- _SELECTION_
On Wednesday, March 27, US equities landed marginally in the red. After an upturn the day before investors saw no reasons to extend buying, and under pressure from European news and housing market data US names retreated. However, there was no heavy pullback, and most of the losses were recouped by the closing bell.

As for economic data, the US index of pending home sales dropped more than expected to 104.8 in February. Apart from Cyprus, Italy was back in the European media spotlight. Demand for Italy’s government debt weakened at the latest debt auction. Rome managed to raise only EUR 6.91 bn of the planned EUR 7 bn, while the bid-to-cover ratio for 5- and 10-year bonds fell. Yields of Italian 10-year debt narrowed on the secondary market, and the euro weakened substantially against the dollar.

In Nicosia, in turn, authorities came out with a capital control package. Among other items, one-time cash withdrawals will not exceed EUR 300 and depositors can take no more than EUR 1,000 with them when leaving the country. Cypriot banks are to reopen today after nearly a two-week hiatus.

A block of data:
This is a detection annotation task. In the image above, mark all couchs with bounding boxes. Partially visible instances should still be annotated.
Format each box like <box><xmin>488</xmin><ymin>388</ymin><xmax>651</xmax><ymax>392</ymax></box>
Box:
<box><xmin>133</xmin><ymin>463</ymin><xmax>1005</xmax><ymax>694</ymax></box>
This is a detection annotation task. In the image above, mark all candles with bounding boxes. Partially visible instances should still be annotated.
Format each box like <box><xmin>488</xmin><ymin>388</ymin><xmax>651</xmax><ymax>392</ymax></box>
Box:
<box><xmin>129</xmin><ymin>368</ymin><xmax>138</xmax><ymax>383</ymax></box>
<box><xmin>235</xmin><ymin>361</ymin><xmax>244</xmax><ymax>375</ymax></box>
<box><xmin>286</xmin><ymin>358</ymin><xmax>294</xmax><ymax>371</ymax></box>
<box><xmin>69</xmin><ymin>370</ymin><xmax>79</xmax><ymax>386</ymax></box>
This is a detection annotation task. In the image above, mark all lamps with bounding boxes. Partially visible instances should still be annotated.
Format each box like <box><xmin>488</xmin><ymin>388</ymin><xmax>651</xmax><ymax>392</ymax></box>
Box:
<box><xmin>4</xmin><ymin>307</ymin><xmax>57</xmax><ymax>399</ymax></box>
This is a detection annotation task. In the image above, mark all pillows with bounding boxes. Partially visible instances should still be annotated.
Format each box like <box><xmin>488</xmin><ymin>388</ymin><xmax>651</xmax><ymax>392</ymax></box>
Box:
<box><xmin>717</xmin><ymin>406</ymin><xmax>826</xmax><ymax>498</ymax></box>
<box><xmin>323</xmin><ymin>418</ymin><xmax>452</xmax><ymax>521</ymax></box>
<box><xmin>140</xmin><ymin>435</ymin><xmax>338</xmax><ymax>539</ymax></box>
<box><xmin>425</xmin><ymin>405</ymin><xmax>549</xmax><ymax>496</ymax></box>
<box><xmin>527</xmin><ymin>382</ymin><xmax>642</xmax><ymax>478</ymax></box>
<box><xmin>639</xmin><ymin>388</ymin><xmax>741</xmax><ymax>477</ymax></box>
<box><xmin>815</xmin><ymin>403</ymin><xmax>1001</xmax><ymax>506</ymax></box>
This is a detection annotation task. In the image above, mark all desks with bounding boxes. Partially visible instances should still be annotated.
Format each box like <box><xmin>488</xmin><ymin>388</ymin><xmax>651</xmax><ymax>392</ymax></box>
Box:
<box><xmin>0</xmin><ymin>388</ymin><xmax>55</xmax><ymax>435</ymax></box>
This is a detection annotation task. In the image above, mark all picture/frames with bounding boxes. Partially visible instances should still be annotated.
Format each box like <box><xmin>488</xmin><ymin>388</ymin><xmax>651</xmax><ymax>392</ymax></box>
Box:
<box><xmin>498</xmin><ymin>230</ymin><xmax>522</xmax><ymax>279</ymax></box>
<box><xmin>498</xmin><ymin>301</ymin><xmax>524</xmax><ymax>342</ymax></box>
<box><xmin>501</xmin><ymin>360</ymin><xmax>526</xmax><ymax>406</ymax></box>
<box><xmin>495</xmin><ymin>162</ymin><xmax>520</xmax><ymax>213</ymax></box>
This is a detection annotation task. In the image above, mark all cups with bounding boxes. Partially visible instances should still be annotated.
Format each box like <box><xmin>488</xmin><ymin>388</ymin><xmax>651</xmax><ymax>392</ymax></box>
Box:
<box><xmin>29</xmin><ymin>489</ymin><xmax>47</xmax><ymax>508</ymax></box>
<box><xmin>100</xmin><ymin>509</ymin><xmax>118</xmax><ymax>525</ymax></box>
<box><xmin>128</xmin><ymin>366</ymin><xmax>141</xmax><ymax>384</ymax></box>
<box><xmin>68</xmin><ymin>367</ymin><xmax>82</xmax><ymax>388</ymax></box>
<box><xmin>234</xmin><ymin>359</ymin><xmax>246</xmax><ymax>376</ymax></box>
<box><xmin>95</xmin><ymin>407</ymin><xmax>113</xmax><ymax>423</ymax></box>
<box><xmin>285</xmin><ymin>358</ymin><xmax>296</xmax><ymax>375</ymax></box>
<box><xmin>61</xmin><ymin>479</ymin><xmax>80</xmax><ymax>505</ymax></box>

- _OBJECTIVE_
According to the market report, how much did Rome raise at its latest debt auction?

- _ANSWER TO THE PROBLEM_
Rome raised EUR 6.91 bn of the planned EUR 7 bn.